Tuesday, September 15, 2009

"man giving birth to himself"

It starts with constipation, weeks-long, loss of appetite.
He wonders if it is related to his lifestyle or his emotional state (both currently unhealthy).
He is contemplating a life change, again, but is interested in doing something different; he is tired of the same two or three places he seems to end up again and again.
He is between deciding on a "healthy" lifestyle and an "unhealthy" one. That's really what it boils down to.
He is interested in more social interaction. He always has been. This brings him happiness, or at least the closest to it he has ever known.
The constipation! Another cigarette. The third one of the day, none of them satisfying; all of them frustrating. The tobacco is too damp to smoke easily. Too dry is not good for smoking enjoyment, but too damp is worse.

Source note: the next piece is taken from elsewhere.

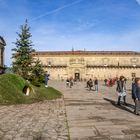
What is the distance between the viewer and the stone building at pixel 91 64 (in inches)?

He would like to change this fact, but he cannot. He also cannot get the tobacco to dry, cannot get a good smoke. He strains to draw on it; the paper comes loose (he rolled it himself with a head shop rolling machine) and it quickly looks old, antiquish.
He lights it again and gets his lungs full of the smoke he craves, full of the nicotine his body craves. He has had to smoke it like a joint, sucking the cigarette hard, filling his mouth with smoke and only then drawing it into his lungs. They seize up, just this side of a cough; it is a satisfying feeling.
He tries again but can't get another good draw. The cigarette is less than halfway smoked! Harder and harder he sucks on it.
And then, suddenly, it happens. The weight of his intestines reminds him. There is a shifting of the mass inside his body, like he is about to shit, the first shit in too long, a great big shit that will empty out downward and at the same time lift a weight off of his shoulders.
He throws the useless cigarette into the yard and rises from the comfy cushions of the front porch.
A waterbug, a great brown-winged date, sees a shadow, a flash in the porch light she's been concentrating on, and she flies to it, a flurry of waxpaper wings, right at his head, his face.
He falls to the concrete, arms fluttering around his head defensively.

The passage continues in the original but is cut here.